**Your instructions:** Extract every line of the records below and reproduce each one without any alteration.
--- Entries ---
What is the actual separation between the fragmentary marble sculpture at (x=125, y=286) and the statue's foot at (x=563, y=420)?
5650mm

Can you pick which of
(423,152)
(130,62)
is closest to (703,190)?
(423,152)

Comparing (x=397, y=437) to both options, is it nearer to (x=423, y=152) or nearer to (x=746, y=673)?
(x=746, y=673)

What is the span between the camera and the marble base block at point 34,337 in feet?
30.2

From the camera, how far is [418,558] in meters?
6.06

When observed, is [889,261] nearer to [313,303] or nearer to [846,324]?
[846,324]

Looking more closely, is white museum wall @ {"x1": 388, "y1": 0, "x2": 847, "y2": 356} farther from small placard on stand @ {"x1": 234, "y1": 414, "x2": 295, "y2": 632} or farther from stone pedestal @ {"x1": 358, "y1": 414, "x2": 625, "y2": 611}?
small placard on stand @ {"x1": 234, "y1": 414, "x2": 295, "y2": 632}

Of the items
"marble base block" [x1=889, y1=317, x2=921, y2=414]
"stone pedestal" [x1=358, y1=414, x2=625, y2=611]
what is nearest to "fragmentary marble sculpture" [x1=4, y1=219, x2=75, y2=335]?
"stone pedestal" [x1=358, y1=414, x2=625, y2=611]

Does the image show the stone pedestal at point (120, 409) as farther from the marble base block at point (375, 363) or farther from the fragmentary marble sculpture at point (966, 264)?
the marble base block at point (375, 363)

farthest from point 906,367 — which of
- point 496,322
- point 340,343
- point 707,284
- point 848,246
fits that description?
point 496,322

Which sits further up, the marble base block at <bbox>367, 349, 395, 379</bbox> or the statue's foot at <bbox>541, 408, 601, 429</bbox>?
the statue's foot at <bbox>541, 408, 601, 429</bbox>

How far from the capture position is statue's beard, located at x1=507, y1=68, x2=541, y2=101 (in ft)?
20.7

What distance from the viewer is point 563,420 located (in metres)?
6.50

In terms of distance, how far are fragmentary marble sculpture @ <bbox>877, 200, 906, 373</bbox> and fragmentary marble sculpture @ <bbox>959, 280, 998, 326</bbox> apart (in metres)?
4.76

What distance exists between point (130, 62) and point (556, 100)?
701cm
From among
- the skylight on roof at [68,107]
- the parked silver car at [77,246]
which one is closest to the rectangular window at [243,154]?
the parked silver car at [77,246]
---
**Result of the exercise:**
What is the actual separation between the fragmentary marble sculpture at (x=125, y=286) and the statue's foot at (x=563, y=420)?
5650mm

Can you pick which of
(423,152)
(130,62)
is closest to (703,190)?
(423,152)

Comparing (x=397, y=437) to both options, is it nearer to (x=423, y=152) or nearer to (x=746, y=673)?
(x=746, y=673)

What is the span between the camera and the marble base block at point 34,337 in feet?
30.2

From the camera, how far is [418,558] in meters?
6.06

When observed, is [889,261] nearer to [313,303] or nearer to [846,324]?
[846,324]

Looking more closely, is white museum wall @ {"x1": 388, "y1": 0, "x2": 847, "y2": 356} farther from small placard on stand @ {"x1": 234, "y1": 414, "x2": 295, "y2": 632} or farther from stone pedestal @ {"x1": 358, "y1": 414, "x2": 625, "y2": 611}?
small placard on stand @ {"x1": 234, "y1": 414, "x2": 295, "y2": 632}

Of the items
"marble base block" [x1=889, y1=317, x2=921, y2=414]
"stone pedestal" [x1=358, y1=414, x2=625, y2=611]
what is nearest to "fragmentary marble sculpture" [x1=4, y1=219, x2=75, y2=335]?
"stone pedestal" [x1=358, y1=414, x2=625, y2=611]

Does the image show the stone pedestal at point (120, 409) as farther from the marble base block at point (375, 363) or farther from the fragmentary marble sculpture at point (966, 264)?
the marble base block at point (375, 363)

farthest from point 906,367 — which of
- point 496,322
- point 340,343
- point 707,284
- point 848,246
fits that description?
point 496,322

Which sits further up, the marble base block at <bbox>367, 349, 395, 379</bbox> or the statue's foot at <bbox>541, 408, 601, 429</bbox>?
the statue's foot at <bbox>541, 408, 601, 429</bbox>

How far from the capture position is statue's beard, located at x1=507, y1=68, x2=541, y2=101 (in ft)?
20.7

What distance from the viewer is point 563,420 located (in metres)?
6.50

In terms of distance, how far are fragmentary marble sculpture @ <bbox>877, 200, 906, 373</bbox> and fragmentary marble sculpture @ <bbox>959, 280, 998, 326</bbox> apart (in metres)?
4.76

What distance exists between point (130, 62) and point (556, 100)?
701cm
From among
- the skylight on roof at [68,107]
- the parked silver car at [77,246]
which one is closest to the rectangular window at [243,154]?
the parked silver car at [77,246]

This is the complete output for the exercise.